_Trecho exibido_
################

XX – proteção do mercado de trabalho da mulher, mediante incentivos específicos, nos termos da lei;

XXX – proibição de diferença de salários, de exercício de funções e de critério de admissão por motivo de sexo, idade, cor ou estado civil;

XXXI – proibição de qualquer discriminação no tocante a salário e critérios de admissão do trabalhador portador de deficiência;

Art. 37 (…)

VIII – a lei reservará percentual dos cargos e empregos públicos para as pessoas portadoras de deficiência e definirá os critérios de sua admissão;

Art. 170. A ordem econômica, fundada na valorização do trabalho humano e na livre iniciativa, tem por fim assegurar a todos existência digna, conforme os ditames da justiça social, observados os seguintes princípios:

III – função social da propriedade;

V – defesa do consumidor;

VII – redução das desigualdades regionais e sociais;

IX – tratamento favorecido para as empresas de pequeno porte constituídas sob as leis brasileiras e que tenham sua sede e administração no País.

Art. 68 ADCT. Aos remanescentes das comunidades dos quilombos que estejam ocupando suas terras é reconhecida a propriedade definitiva, devendo o Estado emitir-lhes os títulos respectivos.”

Esses são alguns dispositivos constitucionais que demonstram a permissibilidade constitucional para a criação de ações afirmativas, pois garantem a alguns grupos desfavorecidos as benesses para que alcancem o pleno desenvolvimento humano, social e econômico.

################

_Dados registrados_

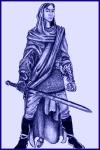 Shadowblade!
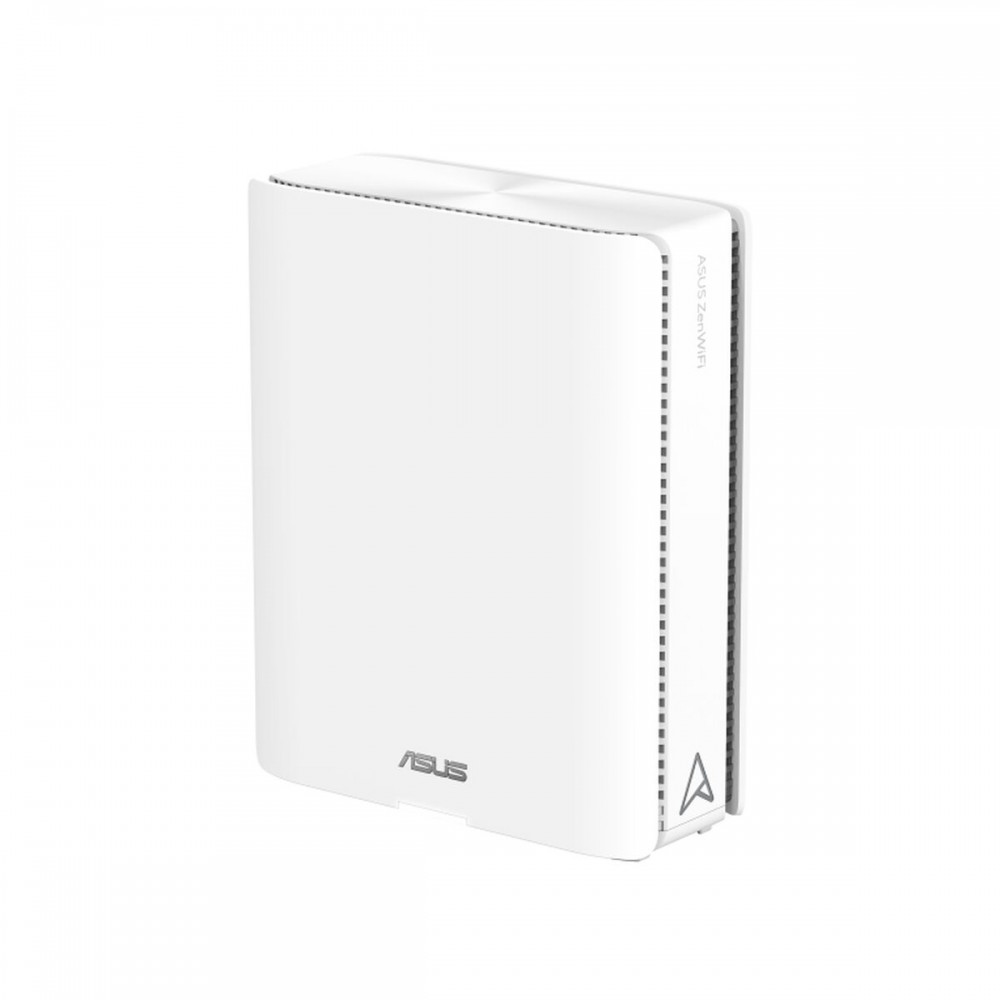 Router Asus 90IG08K0-MO3N0V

################

_Tarefa_
Transcreva sem alterações a parte do trecho exibido acima que começa em "VIII – a lei" e termina em "administração no País.".

_Resposta_
VIII – a lei reservará percentual dos cargos e empregos públicos para as pessoas portadoras de deficiência e definirá os critérios de sua admissão;

Art. 170. A ordem econômica, fundada na valorização do trabalho humano e na livre iniciativa, tem por fim assegurar a todos existência digna, conforme os ditames da justiça social, observados os seguintes princípios:

III – função social da propriedade;

V – defesa do consumidor;

VII – redução das desigualdades regionais e sociais;

IX – tratamento favorecido para as empresas de pequeno porte constituídas sob as leis brasileiras e que tenham sua sede e administração no País.